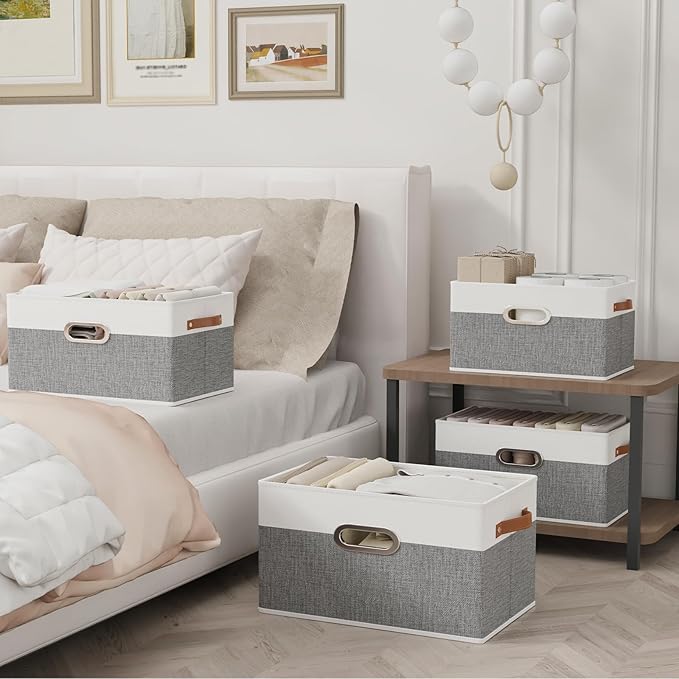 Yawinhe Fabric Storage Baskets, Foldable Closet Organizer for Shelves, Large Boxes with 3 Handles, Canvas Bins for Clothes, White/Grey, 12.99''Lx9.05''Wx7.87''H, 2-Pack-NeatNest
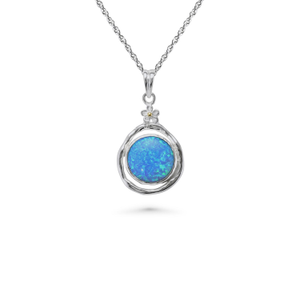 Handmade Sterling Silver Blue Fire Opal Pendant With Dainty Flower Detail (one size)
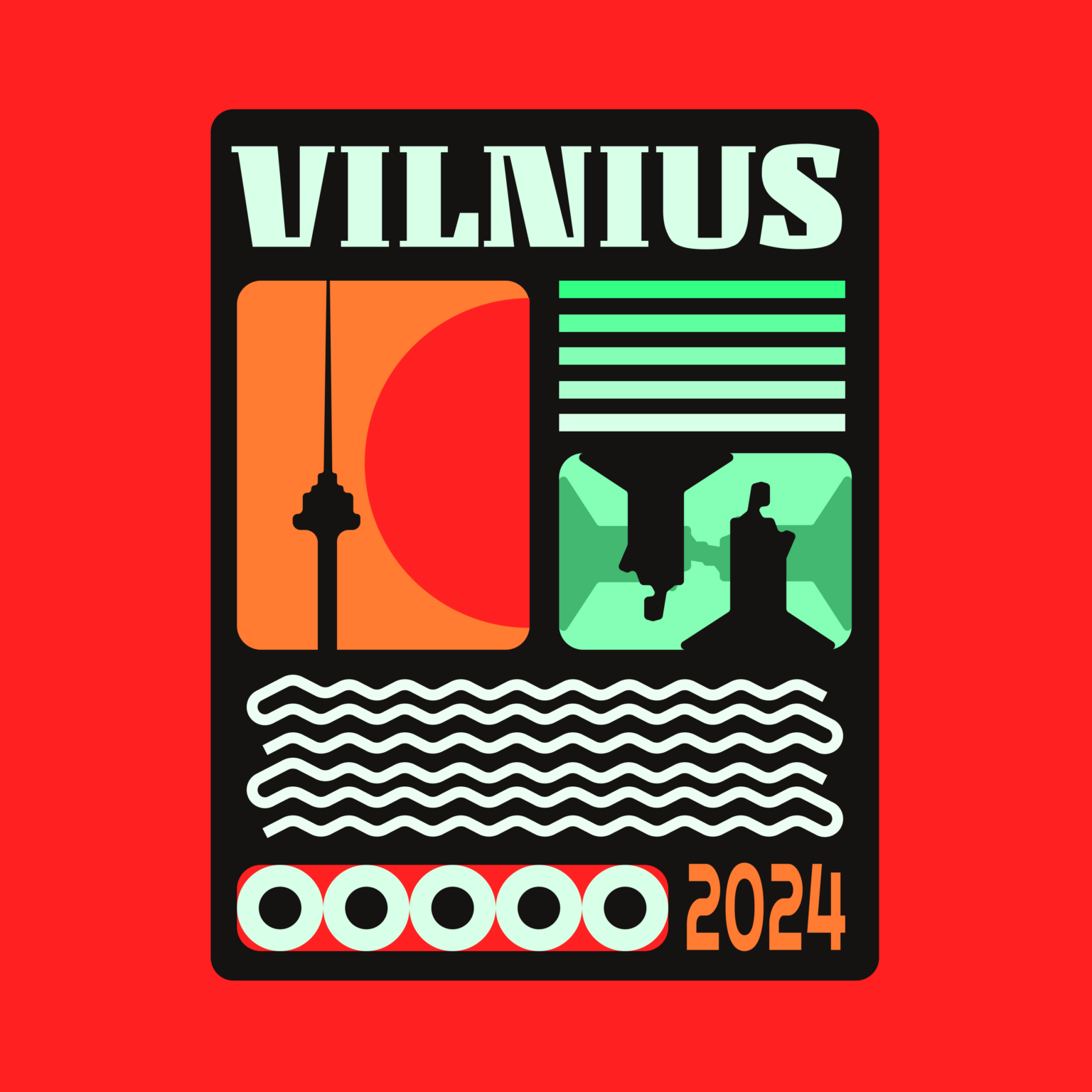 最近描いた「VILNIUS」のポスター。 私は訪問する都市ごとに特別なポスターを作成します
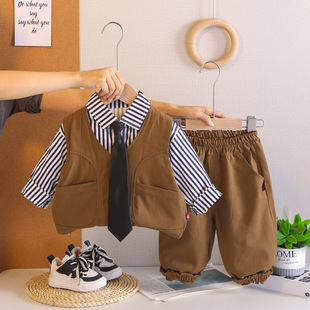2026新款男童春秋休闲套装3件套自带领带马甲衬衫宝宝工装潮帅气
--
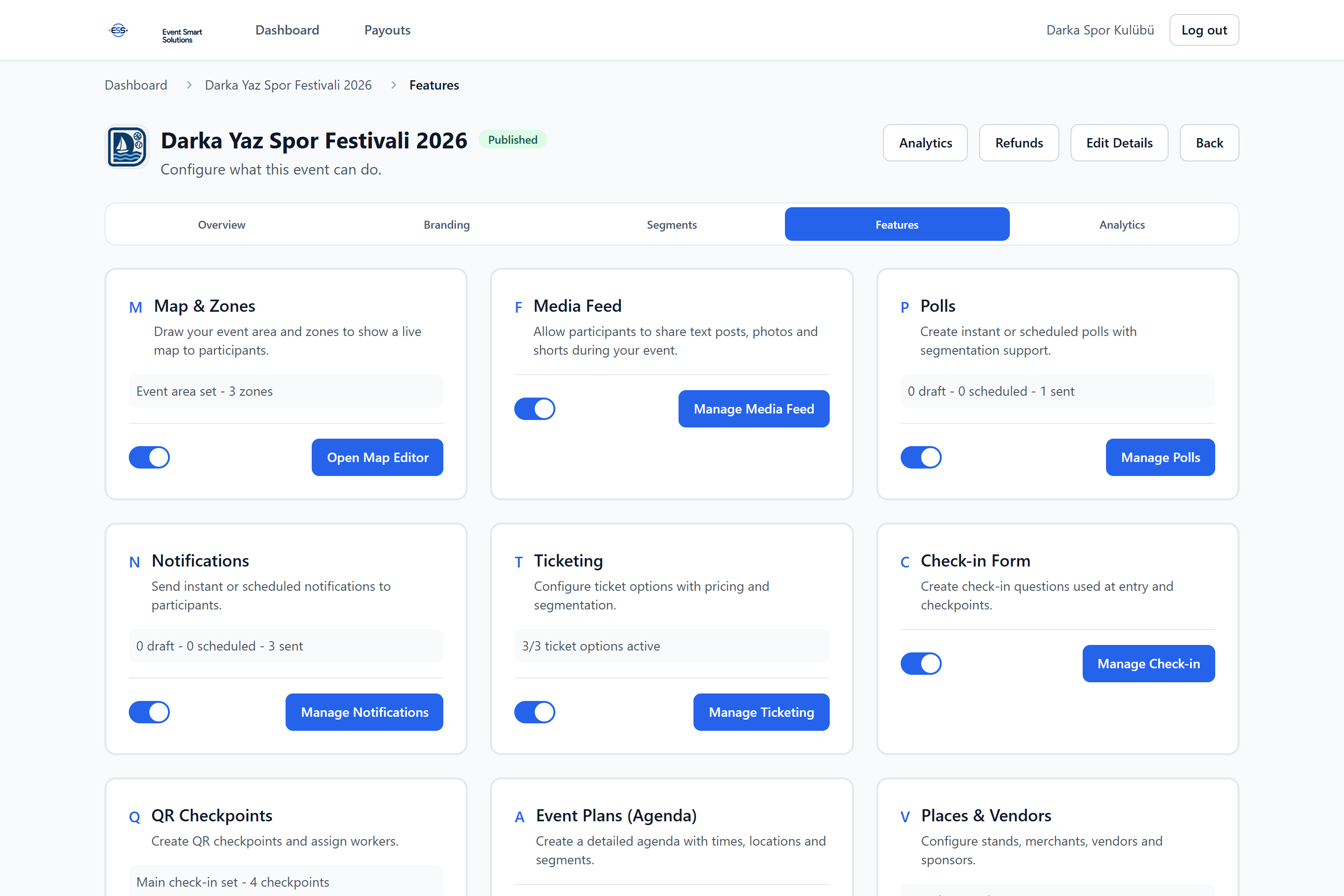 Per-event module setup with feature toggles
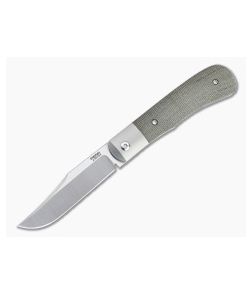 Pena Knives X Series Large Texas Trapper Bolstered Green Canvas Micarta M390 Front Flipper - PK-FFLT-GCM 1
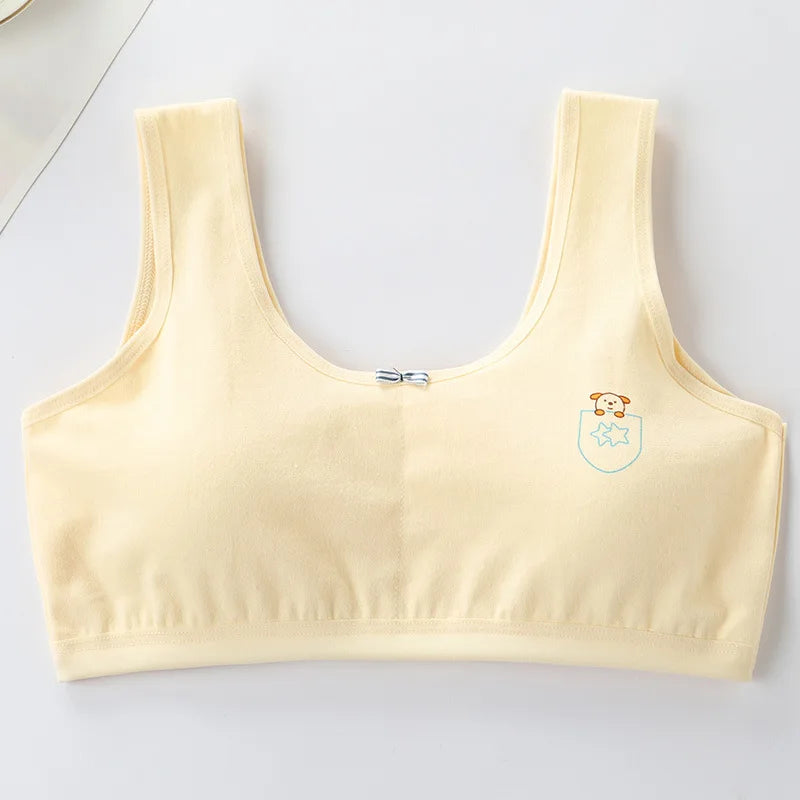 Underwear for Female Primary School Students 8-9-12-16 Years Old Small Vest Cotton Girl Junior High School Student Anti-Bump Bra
...
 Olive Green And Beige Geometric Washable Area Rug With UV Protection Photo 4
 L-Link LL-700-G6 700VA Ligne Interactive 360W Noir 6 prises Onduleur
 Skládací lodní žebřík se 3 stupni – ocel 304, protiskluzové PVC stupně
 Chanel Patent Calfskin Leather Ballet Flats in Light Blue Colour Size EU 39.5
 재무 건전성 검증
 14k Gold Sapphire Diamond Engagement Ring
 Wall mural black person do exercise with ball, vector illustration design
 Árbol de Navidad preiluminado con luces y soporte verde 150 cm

WHAT IS EXPECTED:
Rewrite the lines from the one containing "Yawinhe Fabric Storage" through the one containing "2026新款男童春秋休闲套装3件套自带领带马甲衬衫宝宝工装潮帅气" as a numbered list, skipping any blank lines. Leave the pictures out of your answer.

RESPONSE TO THE TASK:
1.  Yawinhe Fabric Storage Baskets, Foldable Closet Organizer for Shelves, Large Boxes with 3 Handles, Canvas Bins for Clothes, White/Grey, 12.99''Lx9.05''Wx7.87''H, 2-Pack-NeatNest
2.  Handmade Sterling Silver Blue Fire Opal Pendant With Dainty Flower Detail (one size)
3.  最近描いた「VILNIUS」のポスター。 私は訪問する都市ごとに特別なポスターを作成します
4. 2026新款男童春秋休闲套装3件套自带领带马甲衬衫宝宝工装潮帅气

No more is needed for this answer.